Même si le discours de l'opératrice porte en grande partie sur sa déresponsabilisation, elle fait preuve d'une grande lucidité quand elle décrit l'origine du naufrage :

Ce n’est pas dans la Manche que leur naufrage a commencé : ça a commencé dès qu’ils sont partis de chez eux. Peut-être même qu’ils ont commencé à faire naufrage quand ils se sont fourrés dans la tête que ça serait mieux ailleurs, quand ils se sont mis à avoir envie de supermarchés et d’allocations familiales, quand ils ont entendu parler de la Sécu ou qu’un cousin qui vit à Londres leur a dit qu’on devenait milliardaire en faisant la plonge dans un boui-boui tamoul.

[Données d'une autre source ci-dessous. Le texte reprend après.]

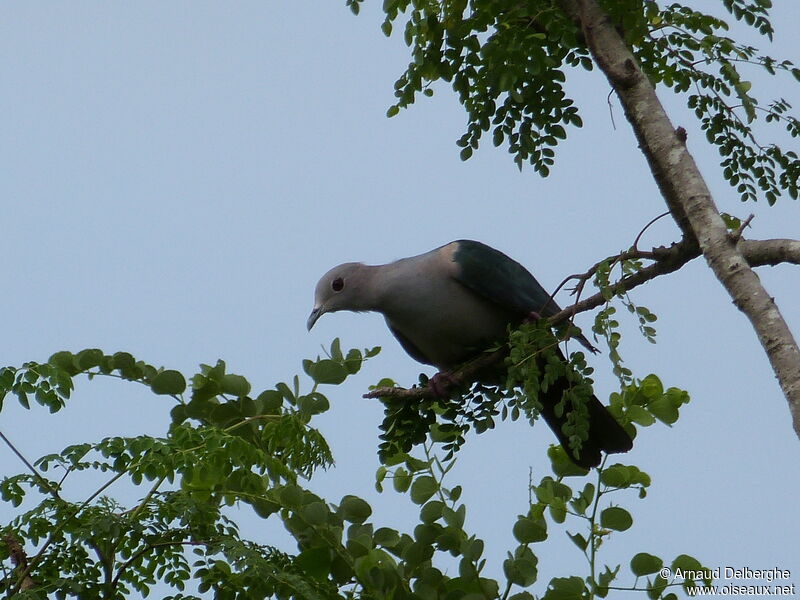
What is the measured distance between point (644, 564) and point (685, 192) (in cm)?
123

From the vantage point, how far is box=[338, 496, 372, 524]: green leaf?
3.48 m

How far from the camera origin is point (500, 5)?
11.5 ft

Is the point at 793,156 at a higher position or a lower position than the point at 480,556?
higher

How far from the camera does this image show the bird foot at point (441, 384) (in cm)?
412

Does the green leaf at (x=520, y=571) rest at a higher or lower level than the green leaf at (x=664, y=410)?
lower

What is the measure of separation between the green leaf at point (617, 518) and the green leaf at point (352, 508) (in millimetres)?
811

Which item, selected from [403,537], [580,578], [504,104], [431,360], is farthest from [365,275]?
[580,578]

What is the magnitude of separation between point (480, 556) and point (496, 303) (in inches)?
68.2

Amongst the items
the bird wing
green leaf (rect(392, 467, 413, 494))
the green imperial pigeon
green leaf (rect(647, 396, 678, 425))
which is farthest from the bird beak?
green leaf (rect(647, 396, 678, 425))

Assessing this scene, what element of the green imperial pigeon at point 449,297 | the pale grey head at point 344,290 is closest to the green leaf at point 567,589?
the green imperial pigeon at point 449,297

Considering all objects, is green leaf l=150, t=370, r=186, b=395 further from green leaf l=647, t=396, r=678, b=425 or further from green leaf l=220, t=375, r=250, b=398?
green leaf l=647, t=396, r=678, b=425

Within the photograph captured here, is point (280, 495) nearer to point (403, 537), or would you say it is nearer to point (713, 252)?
point (403, 537)

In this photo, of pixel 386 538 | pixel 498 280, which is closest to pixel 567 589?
pixel 386 538

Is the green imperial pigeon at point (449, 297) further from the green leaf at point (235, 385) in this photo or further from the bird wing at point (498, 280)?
the green leaf at point (235, 385)
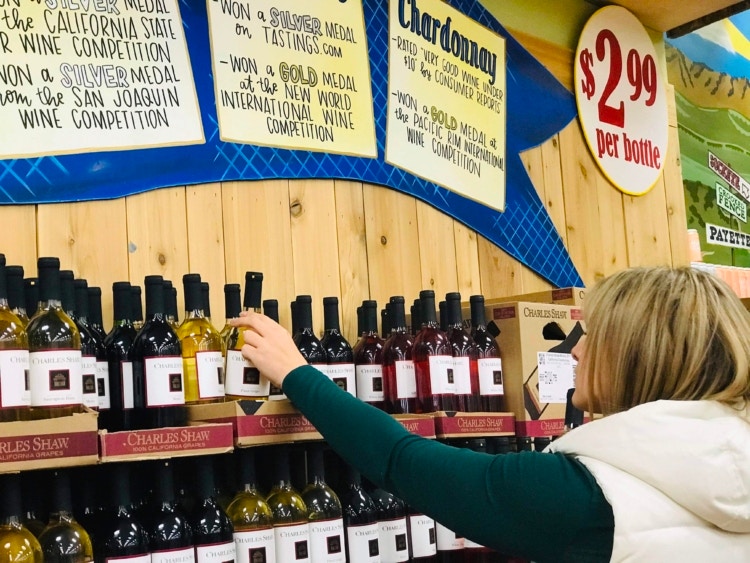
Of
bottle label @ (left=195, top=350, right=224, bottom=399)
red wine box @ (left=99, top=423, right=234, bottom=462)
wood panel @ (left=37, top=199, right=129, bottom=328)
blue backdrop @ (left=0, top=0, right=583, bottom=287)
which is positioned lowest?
red wine box @ (left=99, top=423, right=234, bottom=462)

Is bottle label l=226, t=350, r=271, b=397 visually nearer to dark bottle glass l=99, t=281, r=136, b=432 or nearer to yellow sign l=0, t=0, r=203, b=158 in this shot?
dark bottle glass l=99, t=281, r=136, b=432

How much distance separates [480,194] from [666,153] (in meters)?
1.21

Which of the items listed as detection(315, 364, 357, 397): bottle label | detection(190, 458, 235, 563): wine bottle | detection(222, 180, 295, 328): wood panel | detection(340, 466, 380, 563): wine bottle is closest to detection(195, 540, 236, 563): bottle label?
detection(190, 458, 235, 563): wine bottle

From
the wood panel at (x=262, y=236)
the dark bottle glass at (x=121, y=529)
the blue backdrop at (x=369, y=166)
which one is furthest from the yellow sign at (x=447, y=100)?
the dark bottle glass at (x=121, y=529)

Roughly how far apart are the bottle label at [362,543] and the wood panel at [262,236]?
645mm

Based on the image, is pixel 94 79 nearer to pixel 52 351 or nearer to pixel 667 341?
pixel 52 351

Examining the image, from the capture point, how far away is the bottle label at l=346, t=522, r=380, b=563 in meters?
1.91

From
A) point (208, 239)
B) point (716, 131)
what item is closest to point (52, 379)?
point (208, 239)

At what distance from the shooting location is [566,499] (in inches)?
48.3

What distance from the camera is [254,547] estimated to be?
1712 mm

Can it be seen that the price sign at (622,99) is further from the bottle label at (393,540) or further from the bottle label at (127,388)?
the bottle label at (127,388)

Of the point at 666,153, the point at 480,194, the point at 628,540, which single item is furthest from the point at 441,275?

On pourrait dire alors que tout leur malheur, ai-je répété, c’est qu’ils ne savent pas demeurer en repos dans une chambre.

Dans la deuxième partie du roman, l'auteur décrit les faits, justement, recourant à un style narratif plus classique pour le faire. Le lecteur assiste donc à un compte rendu quasi journalistique du naufrage, des derniers moments de ces pauvres gens, assez fous pour avoir monté, en pleine nuit et en trop grand nombre, sur un rafiot prendre la mer.

La troisième partie redonne la parole à l'opératrice qui, en raison de sa situation personnelle (une mari qui l'a quitté, une fille à élever), vit pratiquement un naufrage sur la mer de sa vie. En se remémorant les dures paroles accusatrices de la capitaine de gendarmerie, elle revient sur les paroles, qui la culpabilisent davantage que ses actes :

Pourtant cette nuit je n’en ai pas vu un seul se jeter à l’eau pour venir en aide, pas un qui se soit proposé de regonfler le canot pneumatique avec ses petits poumons. Mais quand il s’agit de vociférer et de traiter les autres de monstres, là, tout le monde a du souffle. On aurait voulu que je dise, je le sais bien, on aurait voulu que je dise : Tu ne mourras pas, je te sauverai. Et ce n’était pas parce que je l’aurais sauvé en effet, pas parce que j’aurais fait mon métier et que j’aurais fait ce qu’il fallait : envoyer les secours. Pas parce que j’aurais fait ce qu’on doit faire. On aurait voulu que je le dise, au moins le dire, seulement le dire. Mais au moins disant cela, parce que cette parole-là, c’est la limite en deçà de laquelle on n’est plus humain. En définitive, qu’ils se noient ou pas, ça n’avait plus d’importance : l’important, c’étaient mes paroles. L’important ce n’était pas qu’ils soient sauvés, c’était que moi, je sois sauvée, et avec moi tout le monde, par cette parole. Sauvée par ma propre parole au lieu que condamnée par elle.

Car de cette femme, en service cette nuit-là, on a fait un monstre, alors que le sort des migrants est une responsabilité partagée par tout un ensemble de composantes, à commencer par l'Occident lui-même qui stabilise les pays en guerre, cesse l'aide au développement et accueille à bras ouvert de la main d'œuvre qu'elle n'a plus pour exécuter de petits boulots que personne ne veut plus faire.

Le roman de Vincent Delecroix part d'un drame humain, contemporain, un problème avec lequel plusieurs pays sont aux prises, chaque jour, en Europe comme en Amérique, et dont on ne voit aucune solution à court terme. Ni à plus long terme, d'ailleurs, quand je constate l'absence de politique - autre que de construire un mur - des gouvernants. Le roman de Vincent Delcroix est une œuvre difficile, une œuvre dérangeante sur le plan moral et dont la fin (je parle de la fin de la narratrice, l'opératrice du centre de surveillance maritime) se situe à des années-lumière d'un film américain.